In the above-mentioned technical solutions of synthesis of polyoxymethylene dialkyl ethers, the separation and purification of synthesized products is carried out without exception by conventional ordinary rectification, extractive rectification or azeotropic rectification of the prior art, and no further in-depth research is done in respect of the separation and purification unit of target products.

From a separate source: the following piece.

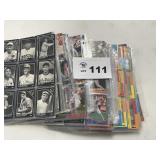 several pages of baseball cards HOF cards 70s to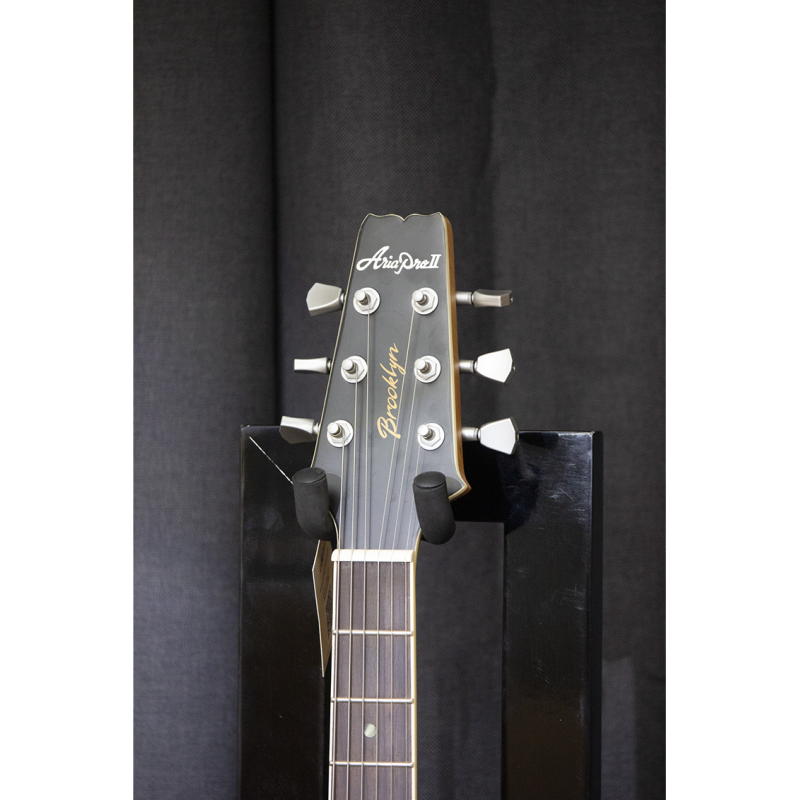 Aria® 718-MK2 Guitarra Eléctrica Brooklyn Les Paul® Style Color: Open Pore White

However, it is discovered in practical research that, when separating and purifying target products by using the foregoing conventional seemingly viable means, it always leads to that the separation and purification efficiency of products is not high, and the purity of the separated products is not satisfactory, which is not enough to meet the technical standard for blending with fossil diesel fuel and requires subsequent additional purification operations to meet the needs, and no matter how the parameters and conditions of the entire operating process of the separation and purification unit are optimized, the difficult problem about separation and purification efficiency always cannot be solved, and no significant increase in separation and purification efficiency or product purity can be achieved. In practical production, in consideration of economical and various other aspects, no matter how great the efficiency of the synthesis unit at the front is, the incapability of obtaining required products by effective separating and purifying means is always a difficult problem and bottleneck that restrains the development of this technology, which is an urgent matter to be solved in this field.